September 15, 2009

Museum Metrics

A post over at Real Clear Arts got me thinking once again about museum metrics.  The author suggests that attendance is the principal measure of success for museums, at least in the eyes of those outside museums. Those of us who work with museums know this is not the case, but here, as in many things, perception trumps reality.  I posted a response citing the on the Real Clear Arts site, but thought a few of those links would be helpful here as well, especially give the focus of my last two posts.
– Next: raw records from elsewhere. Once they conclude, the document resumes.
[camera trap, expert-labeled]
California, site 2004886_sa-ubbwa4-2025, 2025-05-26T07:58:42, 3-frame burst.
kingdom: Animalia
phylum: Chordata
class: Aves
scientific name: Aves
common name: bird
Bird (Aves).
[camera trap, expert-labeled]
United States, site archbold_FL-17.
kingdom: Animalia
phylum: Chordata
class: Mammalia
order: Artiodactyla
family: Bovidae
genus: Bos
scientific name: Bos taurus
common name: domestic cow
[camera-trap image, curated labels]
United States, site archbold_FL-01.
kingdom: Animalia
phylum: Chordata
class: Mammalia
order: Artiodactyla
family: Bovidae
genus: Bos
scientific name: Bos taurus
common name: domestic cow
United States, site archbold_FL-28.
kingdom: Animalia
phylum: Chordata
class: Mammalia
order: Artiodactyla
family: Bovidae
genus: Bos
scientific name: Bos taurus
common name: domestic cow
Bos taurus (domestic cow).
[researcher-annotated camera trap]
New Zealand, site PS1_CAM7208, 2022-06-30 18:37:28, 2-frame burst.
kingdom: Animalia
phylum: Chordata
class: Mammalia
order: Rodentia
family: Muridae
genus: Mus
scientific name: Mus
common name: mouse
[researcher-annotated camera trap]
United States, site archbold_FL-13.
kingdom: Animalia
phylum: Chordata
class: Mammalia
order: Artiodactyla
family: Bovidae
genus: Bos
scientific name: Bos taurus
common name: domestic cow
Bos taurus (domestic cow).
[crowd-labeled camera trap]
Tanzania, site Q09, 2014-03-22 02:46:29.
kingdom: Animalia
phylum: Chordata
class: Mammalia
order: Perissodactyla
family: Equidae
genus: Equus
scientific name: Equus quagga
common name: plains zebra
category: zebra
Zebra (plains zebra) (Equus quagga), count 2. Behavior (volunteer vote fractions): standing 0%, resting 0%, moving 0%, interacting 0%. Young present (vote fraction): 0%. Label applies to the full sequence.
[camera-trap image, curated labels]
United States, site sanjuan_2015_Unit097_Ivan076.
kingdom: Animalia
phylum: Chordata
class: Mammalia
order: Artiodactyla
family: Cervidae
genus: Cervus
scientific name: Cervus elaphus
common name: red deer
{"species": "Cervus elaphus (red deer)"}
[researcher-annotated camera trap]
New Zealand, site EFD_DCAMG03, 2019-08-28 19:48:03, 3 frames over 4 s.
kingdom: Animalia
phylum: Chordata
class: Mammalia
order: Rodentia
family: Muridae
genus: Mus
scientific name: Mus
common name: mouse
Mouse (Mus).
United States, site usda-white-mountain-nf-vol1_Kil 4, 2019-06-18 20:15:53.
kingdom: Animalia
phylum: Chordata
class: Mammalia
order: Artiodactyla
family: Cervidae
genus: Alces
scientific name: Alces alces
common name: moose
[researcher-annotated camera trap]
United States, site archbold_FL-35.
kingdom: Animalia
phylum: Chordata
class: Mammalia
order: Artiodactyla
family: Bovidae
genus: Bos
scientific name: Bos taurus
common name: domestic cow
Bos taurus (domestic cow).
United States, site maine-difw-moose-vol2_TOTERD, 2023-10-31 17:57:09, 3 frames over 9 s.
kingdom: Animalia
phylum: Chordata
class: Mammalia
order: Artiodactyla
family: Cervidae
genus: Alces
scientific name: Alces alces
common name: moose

Max Anderson, the Director of the Indianapolis Museum of Art has thought a lot about museum metrics. His museum's "Dashboard" is a model of clarity and depth of information:
His article The Metrics of Success in Art Museums is the best summary of different kinds of museum metrics. It is available through the Getty Leadership Institute web site, where a number of other good articles are also available.
Here is an excellent, if academic, overview of thinking about the issue of measuring success in museums, which includes Anderson's work: Achieving excellence: Investigation into the use of performance indicator in museums by Alessia Zorloni.
The Visitor Studies Association has long been a leader in helping museum understand visitors, although their focus is more often on exhibit evaluation than overall measures of success:
The museum associations have also been active in this area, establishing benchmarks to use. One example is the Association of Children's Museums' Children's Museums Metrics Reports, which proived a massive amount of data. Jim Collins in Good to Great and the Social Sectors puts his finger on the core issue:
The critical question is not "How much money do we make?" but "How can we develop a sustainable resource engine to deliver superior performance relative to our mission?"
The field of museum metrics has a long ways to go, but it is also much more sophisticated than one might suspect. The biggest issue is that every museum needs to find benchmark museums that are truly comparable (often a challenging task) and establish metrics for its own success that are related to its unique mission and vision.